Mikropsuz Beden ve Devlet Olmaz
Her bünyede mikroplar her daim olur ve olmaya devam da edecektir. Mühim olan bunu bilmek, tedbir almak ve muhtemel virüs hamlesine karşı tedbirleri sıkılaştırmaktır. Bunu doğru insan seçimiyle, var olanları sık sık test eleklerinden geçirerek yapabilirsiniz. Bunun için bol bol İslam tarihi ve siyasetnameler okumak, helal-harama riayet olmazsa olmaz şart.
Bir de bu münafıkların yanı sıra benlikleri boylarını aşmış, kibir âbideleri vardır ki, bunlar da en az diğerleri kadar tehlikelidir. Hırsları akıllarını örttüğü için düşmanlık ederler. Gözlerini bürüyen hırs ve kin yüzünden düşmanlarınızla açıktan veya gizliden ittifak da edebilirler.
Şeytanın Âdem’e düşmanlığındaki mazereti gibi her iyinin bile kötülükleri için sizi ikna edici mazeretleri olabilir. Mesela Siyonist Rosthscildlerin hamisi olduğu, Hz Peygamber (a.s.v.)’a hakaret edici karikatürler yayınlayan ve bu bahaneyle aynı kirli ellerce 7 Ocak 2015’de Paris’te mizansen bir saldırıya maruz kalan Charlie Hebdo’yla dayanışma amacıyla 11 Ocakta ne kadar iğrenç ülke başkanı varsa onlarla saf tutmak için tereddüt etmeden koşmanız iz’an ve akıl kanallarınızdaki tıkanmaya işaret eder.
Önemli olan kişi veya kurumların mazeretleri değil, fiilleridir. Her işiniz için mazeret dağları da üretebilirsiniz. Mesele şu ki, attığınız taşın kimin kuşunu vurduğudur. Derdiniz Tayyip Erdoğan’ı iktidardan etmek olabilir mesela. Peki, yerine ne koyacaksınız? Çapsızlık ve akılsızlığınızı mı?
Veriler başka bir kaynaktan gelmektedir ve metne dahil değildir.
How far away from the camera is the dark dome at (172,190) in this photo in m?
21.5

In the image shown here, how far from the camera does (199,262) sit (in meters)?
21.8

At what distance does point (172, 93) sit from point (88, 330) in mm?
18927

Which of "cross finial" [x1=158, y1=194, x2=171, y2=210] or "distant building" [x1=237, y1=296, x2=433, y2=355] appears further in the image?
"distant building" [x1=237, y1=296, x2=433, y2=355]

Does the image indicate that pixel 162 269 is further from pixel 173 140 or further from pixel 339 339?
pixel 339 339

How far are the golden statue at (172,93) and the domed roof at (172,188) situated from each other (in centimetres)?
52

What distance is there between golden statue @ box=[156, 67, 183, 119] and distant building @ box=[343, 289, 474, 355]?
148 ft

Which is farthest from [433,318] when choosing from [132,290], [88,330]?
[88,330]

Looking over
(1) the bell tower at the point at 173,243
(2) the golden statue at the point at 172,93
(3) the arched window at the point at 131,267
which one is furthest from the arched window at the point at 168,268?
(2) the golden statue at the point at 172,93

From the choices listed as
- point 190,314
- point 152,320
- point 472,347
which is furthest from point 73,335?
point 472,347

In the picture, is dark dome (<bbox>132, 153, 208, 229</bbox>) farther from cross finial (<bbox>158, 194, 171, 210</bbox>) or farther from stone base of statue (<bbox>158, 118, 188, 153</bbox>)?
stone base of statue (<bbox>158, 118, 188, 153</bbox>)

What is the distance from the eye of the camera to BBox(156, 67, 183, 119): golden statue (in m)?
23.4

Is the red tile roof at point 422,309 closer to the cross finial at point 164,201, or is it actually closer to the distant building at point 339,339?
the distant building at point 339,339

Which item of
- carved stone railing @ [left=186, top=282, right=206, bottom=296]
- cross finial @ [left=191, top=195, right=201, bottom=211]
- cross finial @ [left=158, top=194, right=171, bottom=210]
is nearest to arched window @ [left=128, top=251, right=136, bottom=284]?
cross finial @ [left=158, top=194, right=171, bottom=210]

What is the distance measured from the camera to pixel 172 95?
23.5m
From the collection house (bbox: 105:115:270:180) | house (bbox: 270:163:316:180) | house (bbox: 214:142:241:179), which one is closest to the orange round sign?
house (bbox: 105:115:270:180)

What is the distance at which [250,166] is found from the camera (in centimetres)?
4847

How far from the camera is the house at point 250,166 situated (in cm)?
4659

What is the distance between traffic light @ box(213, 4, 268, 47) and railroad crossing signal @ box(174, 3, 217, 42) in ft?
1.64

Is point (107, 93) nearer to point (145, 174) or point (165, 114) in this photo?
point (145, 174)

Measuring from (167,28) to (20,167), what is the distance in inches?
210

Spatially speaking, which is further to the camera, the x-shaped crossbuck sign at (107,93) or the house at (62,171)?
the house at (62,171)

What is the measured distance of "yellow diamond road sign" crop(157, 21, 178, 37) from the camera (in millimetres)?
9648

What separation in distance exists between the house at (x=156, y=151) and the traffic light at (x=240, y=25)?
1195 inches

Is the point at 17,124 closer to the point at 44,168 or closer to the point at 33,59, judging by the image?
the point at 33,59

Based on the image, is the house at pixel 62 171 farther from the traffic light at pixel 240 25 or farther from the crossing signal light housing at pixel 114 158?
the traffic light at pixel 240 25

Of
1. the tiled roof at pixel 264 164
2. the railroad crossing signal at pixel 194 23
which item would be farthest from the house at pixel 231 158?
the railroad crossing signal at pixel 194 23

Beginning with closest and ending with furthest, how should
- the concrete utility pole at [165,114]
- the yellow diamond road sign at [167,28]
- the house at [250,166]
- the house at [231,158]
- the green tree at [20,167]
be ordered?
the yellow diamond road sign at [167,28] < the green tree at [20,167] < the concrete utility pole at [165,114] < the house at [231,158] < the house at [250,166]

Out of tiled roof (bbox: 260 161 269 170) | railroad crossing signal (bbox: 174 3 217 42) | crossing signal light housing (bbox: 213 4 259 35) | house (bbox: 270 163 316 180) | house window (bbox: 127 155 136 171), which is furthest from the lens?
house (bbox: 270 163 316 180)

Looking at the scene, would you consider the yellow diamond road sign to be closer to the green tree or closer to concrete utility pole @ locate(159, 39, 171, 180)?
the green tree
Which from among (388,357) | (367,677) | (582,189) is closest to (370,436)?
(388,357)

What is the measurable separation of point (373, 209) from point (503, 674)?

Erdoğan da herkes gibi bir fani ve Allah geçinden versin bir gün o da makam ve dünyaya veda edecek. Ama Erdoğan’ı hedef gösterip, derdiniz bu ülkenin birliğiyse, ki öyle. O zaman size deriz ki, İlahî tokatı bekleyin!
Ezcümle olarak diyeceğimiz şudur ki, Allah’ın gazabı ve milletin ferasetinden korkun!